§ Instructions for the task
Would you pull out every line of the material that contains the string "Approximate"?

§ The records
※ ※ ※

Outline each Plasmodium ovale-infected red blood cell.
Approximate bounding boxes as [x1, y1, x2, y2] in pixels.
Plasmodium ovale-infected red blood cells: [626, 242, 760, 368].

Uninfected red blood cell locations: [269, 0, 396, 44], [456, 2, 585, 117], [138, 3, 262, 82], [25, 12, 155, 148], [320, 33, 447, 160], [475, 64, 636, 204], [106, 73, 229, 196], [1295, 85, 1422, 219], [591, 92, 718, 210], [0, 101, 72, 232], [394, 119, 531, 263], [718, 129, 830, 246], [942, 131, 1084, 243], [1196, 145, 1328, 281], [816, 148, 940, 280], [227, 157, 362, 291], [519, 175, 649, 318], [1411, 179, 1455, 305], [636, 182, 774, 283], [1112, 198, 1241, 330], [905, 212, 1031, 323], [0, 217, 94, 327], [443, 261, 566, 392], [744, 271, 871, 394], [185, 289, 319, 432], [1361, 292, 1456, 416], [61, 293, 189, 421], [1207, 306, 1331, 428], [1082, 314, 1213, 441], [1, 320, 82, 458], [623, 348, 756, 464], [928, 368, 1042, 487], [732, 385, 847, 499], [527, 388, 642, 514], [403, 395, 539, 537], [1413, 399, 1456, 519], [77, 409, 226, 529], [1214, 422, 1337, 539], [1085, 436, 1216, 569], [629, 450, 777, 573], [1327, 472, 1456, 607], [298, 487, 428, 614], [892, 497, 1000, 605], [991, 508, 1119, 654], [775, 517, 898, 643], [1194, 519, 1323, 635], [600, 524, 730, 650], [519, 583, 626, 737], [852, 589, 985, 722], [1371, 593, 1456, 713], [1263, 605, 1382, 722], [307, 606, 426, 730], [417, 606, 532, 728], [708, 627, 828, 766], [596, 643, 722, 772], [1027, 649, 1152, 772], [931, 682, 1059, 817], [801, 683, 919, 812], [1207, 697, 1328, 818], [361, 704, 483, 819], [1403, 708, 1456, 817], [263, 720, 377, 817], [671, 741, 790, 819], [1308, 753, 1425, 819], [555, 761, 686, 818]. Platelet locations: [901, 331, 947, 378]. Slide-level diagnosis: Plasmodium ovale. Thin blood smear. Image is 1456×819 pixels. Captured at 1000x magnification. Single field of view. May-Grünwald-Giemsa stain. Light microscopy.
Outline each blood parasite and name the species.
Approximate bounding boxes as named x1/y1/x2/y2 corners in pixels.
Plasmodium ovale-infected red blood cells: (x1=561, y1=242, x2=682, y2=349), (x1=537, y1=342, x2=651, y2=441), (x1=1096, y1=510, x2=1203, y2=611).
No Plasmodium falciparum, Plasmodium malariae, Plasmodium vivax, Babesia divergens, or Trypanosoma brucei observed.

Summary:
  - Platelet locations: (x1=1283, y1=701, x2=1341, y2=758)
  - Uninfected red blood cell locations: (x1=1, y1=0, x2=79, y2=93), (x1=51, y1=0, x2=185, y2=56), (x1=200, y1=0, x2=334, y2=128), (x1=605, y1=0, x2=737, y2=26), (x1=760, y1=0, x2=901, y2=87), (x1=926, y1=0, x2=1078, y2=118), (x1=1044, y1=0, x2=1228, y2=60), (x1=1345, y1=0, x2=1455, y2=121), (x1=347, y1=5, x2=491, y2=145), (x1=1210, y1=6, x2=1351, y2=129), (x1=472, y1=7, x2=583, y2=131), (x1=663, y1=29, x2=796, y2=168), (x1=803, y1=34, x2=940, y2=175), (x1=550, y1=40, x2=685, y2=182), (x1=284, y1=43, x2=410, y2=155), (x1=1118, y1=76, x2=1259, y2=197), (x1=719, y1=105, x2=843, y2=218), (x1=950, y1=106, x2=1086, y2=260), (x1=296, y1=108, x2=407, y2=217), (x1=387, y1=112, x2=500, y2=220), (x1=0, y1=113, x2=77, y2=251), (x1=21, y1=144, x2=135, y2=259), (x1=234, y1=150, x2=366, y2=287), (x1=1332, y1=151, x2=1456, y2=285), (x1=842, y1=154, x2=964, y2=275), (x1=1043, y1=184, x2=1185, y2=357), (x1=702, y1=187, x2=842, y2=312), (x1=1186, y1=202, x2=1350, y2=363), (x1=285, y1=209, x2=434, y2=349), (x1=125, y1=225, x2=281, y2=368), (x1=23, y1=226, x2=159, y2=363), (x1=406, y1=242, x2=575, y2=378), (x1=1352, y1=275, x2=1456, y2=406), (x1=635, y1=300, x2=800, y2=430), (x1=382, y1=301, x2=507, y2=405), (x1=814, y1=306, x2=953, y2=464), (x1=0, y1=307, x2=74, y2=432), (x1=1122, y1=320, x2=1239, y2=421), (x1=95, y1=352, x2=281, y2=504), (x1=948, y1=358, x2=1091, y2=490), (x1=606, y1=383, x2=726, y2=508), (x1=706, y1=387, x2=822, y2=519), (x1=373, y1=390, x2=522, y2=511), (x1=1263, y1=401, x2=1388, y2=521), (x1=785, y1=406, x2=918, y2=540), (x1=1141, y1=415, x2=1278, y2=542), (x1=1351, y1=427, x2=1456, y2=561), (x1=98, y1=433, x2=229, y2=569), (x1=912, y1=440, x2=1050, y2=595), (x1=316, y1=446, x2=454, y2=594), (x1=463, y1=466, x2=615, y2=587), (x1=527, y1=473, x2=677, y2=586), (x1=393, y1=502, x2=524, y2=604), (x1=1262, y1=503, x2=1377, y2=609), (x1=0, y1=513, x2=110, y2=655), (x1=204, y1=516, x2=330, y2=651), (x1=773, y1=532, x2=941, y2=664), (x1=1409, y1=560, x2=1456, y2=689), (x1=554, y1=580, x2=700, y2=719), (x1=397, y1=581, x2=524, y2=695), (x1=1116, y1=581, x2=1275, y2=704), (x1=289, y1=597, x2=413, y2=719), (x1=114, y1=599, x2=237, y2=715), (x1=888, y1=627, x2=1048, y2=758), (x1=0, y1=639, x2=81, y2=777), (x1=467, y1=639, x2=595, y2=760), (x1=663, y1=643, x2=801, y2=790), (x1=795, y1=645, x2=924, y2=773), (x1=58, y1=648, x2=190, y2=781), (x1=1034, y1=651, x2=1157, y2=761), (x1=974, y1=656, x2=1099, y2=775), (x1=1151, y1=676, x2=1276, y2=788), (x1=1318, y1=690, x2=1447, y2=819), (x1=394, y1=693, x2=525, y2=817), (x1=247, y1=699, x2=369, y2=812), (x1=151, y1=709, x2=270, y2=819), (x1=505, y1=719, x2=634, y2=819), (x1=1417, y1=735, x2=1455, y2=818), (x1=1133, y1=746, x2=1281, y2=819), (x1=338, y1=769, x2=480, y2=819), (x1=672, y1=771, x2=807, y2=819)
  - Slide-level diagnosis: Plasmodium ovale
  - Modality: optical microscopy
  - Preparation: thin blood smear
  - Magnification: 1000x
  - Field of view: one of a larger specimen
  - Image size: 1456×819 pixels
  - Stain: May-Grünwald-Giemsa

※ ※ ※

§ Reply
Approximate bounding boxes as [x1, y1, x2, y2] in pixels.
Approximate bounding boxes as named x1/y1/x2/y2 corners in pixels.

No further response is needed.